The book then moves on to present concrete ways we all can adopt “blue zones behaviors” to improve our health. These include moving our diet to a primarily plant-based diet with minimal dairy and meat as a small side dish or garnish eaten infrequently. Mr. Buettner emphasizes the importance of treating the act of preparing and consuming food as sacred and something that should be shared with family and/or friends in a distraction-free environment. He summarizes the dietary example of blue zones communities with an easy-to-understand list of 4 foods to always have available and 4 foods to avoid completely, such as sugar sweetened beverages, salty snacks, processed meats, and packaged sweets.

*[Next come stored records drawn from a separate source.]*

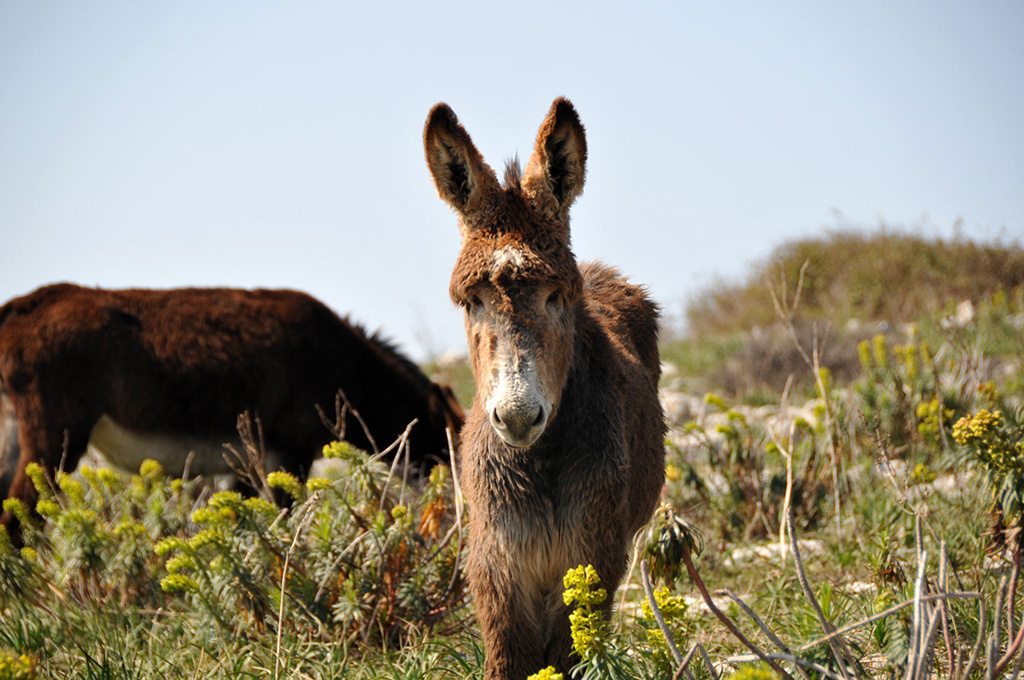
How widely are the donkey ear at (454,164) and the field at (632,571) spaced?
4.51ft

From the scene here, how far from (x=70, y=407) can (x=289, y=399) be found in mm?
1705

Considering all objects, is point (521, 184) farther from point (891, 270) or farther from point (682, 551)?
point (891, 270)

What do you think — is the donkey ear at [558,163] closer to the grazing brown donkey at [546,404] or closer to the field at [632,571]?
the grazing brown donkey at [546,404]

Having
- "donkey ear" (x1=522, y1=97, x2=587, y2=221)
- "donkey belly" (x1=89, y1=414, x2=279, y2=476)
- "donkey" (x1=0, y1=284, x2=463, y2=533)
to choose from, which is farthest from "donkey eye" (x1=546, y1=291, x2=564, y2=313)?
"donkey belly" (x1=89, y1=414, x2=279, y2=476)

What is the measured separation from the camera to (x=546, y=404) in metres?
2.55

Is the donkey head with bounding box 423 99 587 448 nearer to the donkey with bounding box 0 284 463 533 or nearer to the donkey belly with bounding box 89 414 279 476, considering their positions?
the donkey with bounding box 0 284 463 533

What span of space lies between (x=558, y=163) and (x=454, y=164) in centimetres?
43

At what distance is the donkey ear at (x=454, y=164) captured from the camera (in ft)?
9.98

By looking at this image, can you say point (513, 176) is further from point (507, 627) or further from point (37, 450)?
point (37, 450)

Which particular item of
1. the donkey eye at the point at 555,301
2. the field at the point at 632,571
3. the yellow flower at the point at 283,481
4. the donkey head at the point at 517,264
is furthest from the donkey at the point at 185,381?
the donkey eye at the point at 555,301

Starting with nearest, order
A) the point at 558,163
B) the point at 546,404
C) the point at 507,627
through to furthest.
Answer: the point at 546,404 < the point at 507,627 < the point at 558,163

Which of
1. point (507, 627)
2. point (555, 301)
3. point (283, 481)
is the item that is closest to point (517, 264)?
point (555, 301)

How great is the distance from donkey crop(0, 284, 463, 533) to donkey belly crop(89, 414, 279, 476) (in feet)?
0.03

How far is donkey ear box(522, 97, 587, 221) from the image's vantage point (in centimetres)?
303
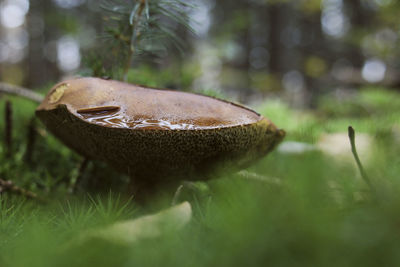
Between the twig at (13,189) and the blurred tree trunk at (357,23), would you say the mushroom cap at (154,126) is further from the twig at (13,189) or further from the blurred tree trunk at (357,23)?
the blurred tree trunk at (357,23)

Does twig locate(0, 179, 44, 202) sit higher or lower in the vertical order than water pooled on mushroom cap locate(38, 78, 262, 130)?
lower

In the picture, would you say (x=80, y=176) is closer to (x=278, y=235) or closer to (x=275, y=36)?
(x=278, y=235)

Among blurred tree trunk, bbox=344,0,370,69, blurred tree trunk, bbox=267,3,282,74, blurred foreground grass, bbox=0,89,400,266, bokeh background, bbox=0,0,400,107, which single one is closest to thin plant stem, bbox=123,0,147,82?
bokeh background, bbox=0,0,400,107

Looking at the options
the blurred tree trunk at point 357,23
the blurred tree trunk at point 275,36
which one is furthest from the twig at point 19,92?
the blurred tree trunk at point 357,23

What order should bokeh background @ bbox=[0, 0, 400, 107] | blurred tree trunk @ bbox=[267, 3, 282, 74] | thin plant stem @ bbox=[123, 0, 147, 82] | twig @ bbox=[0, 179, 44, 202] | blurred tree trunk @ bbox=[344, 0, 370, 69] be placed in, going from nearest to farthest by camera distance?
twig @ bbox=[0, 179, 44, 202]
thin plant stem @ bbox=[123, 0, 147, 82]
bokeh background @ bbox=[0, 0, 400, 107]
blurred tree trunk @ bbox=[267, 3, 282, 74]
blurred tree trunk @ bbox=[344, 0, 370, 69]

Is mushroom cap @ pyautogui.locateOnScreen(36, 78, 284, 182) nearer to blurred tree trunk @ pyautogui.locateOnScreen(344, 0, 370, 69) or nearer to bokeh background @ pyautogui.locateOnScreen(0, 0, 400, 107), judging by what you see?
bokeh background @ pyautogui.locateOnScreen(0, 0, 400, 107)

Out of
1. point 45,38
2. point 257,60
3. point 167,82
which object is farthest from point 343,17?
point 167,82

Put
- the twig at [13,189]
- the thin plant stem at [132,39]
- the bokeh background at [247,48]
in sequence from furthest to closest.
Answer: the bokeh background at [247,48]
the thin plant stem at [132,39]
the twig at [13,189]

Mr. Buettner recommends “de-conveniencing” the home to encourage more physical activity as a baseline behavior. His suggestions include using more non-mechanized appliances and a push lawnmower. He makes concrete recommendations for organizing the kitchen and bedroom to maximize health. Finally, he includes easy-to-follow recipes inspired by the meals consumed by members of blue zones communities that reflect the recommendations made earlier in the book.
Mark Bittman and Dr. David Katz go into more detail about the science of nutrition in How to Eat: All Your Food and Diet Questions Answered than Mr. Buettner, including some of the misunderstandings and controversies associated with the field of nutrition. Not only does this book reference blue zones but Dan Buettner references some of Mark Bittman’s recipes in The Blue Zones Solution. How to Eat is written as a long Frequently Asked Questions session that also feels like a back-and-forth conversation between two knowledgeable friends. Mr. Bittman and Dr. Katz demonstrate a wonderful ability to cut through the confusion about various fad diets and otherwise heavily restricted diets that have caused many to unwisely exclude broad categories of food. The idea of the relative benefit of individual foods is brought up frequently. For example, there is controversy as to whether dairy products should be a component of a maximally health diet. Mr. Bittman and Dr. Katz explain that, with every food, it really depends on what you are replacing that food with. For example, they explain that if an egg is replacing bacon for breakfast, then it may be good. However, if an egg is replacing plain yogurt with muesli and berries then it may not be good. How to Eat reinforces the stories in The Blue Zones Solution and fleshes out the reasons why the interventions made by Mr. Buettner in communities throughout the United States have been effective in improving population health in those communities.
We at Harmon Facial Plastic Surgery are not dieticians. The nutrition recommendations provided in the above books do not necessarily reflect the opinion of Harmon Facial Plastic Surgery.